桜田が5度目の失恋を迎え、校内で“桜田”という存在が明確に負のパワーワードとなったころから、高ノ嶺はそれはもうやきもきしていたのである。
誰ふり構わず女子に告白するくせに、なぜ学園屈指の美少女である自分には声がかからないのか! そもそも一番目に選ばれなかった時点で、彼女は憤怒していたのだ。
完璧美少女である高ノ嶺麗花は、その怒りを決して態度には出さない。……次かな? その次かな? と当然来るであろう桜田からの告白を心待ちにしていた。
――だというのに!
もはや……! その数は20を超えてしまった!
自らの取り巻きである女生徒が全員告白されたというのに、まるで自分だけが避けられているかのよう! 高ノ嶺は憤慨していた。
これには流石の高ノ嶺も黙っていられなかった。常に求められ続ける姫君としての自尊心が彼女をそうさせたのは、至極必死な流れだった。
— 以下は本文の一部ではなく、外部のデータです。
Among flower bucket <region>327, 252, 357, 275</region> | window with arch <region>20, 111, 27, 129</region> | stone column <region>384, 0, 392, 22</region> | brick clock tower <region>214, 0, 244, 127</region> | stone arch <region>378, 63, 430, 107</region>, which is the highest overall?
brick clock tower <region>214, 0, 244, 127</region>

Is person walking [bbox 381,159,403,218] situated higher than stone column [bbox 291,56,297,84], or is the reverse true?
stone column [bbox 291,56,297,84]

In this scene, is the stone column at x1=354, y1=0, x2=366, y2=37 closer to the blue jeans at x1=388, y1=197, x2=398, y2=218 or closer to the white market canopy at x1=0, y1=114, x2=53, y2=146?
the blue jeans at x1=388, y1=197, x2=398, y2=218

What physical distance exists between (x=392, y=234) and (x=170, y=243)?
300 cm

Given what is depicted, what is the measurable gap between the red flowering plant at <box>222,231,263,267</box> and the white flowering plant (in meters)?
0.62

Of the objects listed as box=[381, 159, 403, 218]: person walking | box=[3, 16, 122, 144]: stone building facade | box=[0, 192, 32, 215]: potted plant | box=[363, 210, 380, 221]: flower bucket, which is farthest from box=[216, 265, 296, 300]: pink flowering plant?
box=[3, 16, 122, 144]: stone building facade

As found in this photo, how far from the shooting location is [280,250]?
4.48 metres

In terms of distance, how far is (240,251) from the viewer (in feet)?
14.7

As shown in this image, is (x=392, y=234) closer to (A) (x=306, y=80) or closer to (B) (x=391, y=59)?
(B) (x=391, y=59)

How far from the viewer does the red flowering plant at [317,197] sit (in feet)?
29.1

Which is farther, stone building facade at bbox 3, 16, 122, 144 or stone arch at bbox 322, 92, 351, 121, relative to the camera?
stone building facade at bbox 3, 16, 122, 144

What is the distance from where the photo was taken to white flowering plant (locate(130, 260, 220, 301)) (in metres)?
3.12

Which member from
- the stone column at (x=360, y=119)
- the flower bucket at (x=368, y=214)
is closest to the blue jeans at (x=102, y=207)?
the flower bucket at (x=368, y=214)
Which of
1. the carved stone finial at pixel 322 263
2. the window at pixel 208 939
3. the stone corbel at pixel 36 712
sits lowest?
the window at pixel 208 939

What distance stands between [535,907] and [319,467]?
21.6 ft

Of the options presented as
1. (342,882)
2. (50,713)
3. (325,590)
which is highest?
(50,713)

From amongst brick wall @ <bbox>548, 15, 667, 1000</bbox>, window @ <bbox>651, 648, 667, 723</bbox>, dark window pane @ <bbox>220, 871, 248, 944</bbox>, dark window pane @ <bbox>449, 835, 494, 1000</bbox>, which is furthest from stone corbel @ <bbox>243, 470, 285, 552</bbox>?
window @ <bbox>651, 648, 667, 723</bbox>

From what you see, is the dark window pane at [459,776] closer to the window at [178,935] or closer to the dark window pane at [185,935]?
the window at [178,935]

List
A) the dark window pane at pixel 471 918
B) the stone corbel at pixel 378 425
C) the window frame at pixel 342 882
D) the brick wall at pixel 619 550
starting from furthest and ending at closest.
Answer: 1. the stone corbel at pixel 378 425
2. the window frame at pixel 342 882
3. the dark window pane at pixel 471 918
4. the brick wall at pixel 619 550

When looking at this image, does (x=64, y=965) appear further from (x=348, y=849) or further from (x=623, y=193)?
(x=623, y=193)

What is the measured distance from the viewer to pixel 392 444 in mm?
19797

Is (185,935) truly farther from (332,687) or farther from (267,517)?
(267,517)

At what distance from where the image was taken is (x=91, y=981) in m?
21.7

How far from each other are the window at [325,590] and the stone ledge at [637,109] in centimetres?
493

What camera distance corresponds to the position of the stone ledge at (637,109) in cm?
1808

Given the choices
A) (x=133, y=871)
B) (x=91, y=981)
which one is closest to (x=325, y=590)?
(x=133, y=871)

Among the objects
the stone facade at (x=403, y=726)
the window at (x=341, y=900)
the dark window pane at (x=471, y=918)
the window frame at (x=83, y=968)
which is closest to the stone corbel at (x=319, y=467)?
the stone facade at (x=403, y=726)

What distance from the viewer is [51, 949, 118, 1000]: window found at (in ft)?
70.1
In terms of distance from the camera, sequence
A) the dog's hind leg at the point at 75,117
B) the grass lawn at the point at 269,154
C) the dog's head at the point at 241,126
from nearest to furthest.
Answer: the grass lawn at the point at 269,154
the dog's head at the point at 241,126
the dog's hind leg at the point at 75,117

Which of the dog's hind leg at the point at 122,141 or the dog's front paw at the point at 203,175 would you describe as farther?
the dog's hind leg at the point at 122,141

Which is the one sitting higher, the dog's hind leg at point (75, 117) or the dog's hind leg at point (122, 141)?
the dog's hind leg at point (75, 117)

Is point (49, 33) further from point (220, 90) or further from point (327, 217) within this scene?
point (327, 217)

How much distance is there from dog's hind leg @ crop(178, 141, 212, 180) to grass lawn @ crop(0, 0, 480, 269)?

「人気のないこの空間で……その、ふ、二人っきりになってみたというのに……それでもあなたはまだわたしのことを好きではないと、そういうのですね?」
「アンタの取り巻きに拉致されて、半ば強制的に連れ込まれたの間違いですよね?」
「一体何が不満なのですか! わたしのこの綺麗な顔を見てください! そしてしなやかなこの身体! 弱きを助け、強気を挫く正義感でいっぱいのこの性格に、一体どんな問題が?」
「自社製品アピールみたいなのやめてください」
高ノ嶺は、桜田の渇いた笑いを目にしても尚、譲らないとばかりに胸を張る。
「わかりました。逆説的に進めます。あなたが今まで告白してきた20人の女の子たちが持っていて、わたしが持っていないものとはなんですか?」
「そんなこと言われてもなぁ……わかんないですよ。顔で好きになったことも、性格で好きになったこともあるし。俺の心が好きだなって思ったから、素直に告白してるだけで」
「じゃあなおさら納得できません! 顔も、性格も、わたしが彼女たちより劣っているということじゃないですか。客観的に見て、あなたがわたしを好きにならないのはおかしいんです」
「人の好みは千差万別、美的感覚は人それぞれだと思いますけどねぇ」
「そんなこと言って、本当はわたしのことが大好きでたまらないのでしょう? 告白したい想いを内に秘めつつ悶々とした夜を過ごしているのでしょう? 我慢しないで、良いんですよ」
「ああ、次はそういう感じでくるんだ……っていうか、高ノ嶺先輩は俺が告白したら付き合ってくれるんですか?」
「いえ。丁重にお断りさせていただきますが?」
「当然みたいな顔してる! そしていよいよ先輩が何をしたいのかわからない!」
「とにかく、わたし諦めませんから」
「何が!?」
高ノ嶺は手のひらを銃の形にして――それを桜田の胸に突き付けた。
「あなたの口から『好きです。お付き合いしてください』と言わせてみせます。絶対に」
「結果フラれるのに!?」
「わたしの座右の銘は“有言実行”。必ずや、あなたのハートを粉々に打ち抜いてみせます。この、バン! バン!」
「好きになってほしいのか俺の心を折りたいのかどっちだよ!? てか撃つな! 小学生か!」
こうして、桜田と高ノ嶺の奇妙な関係が出来上がったのだった。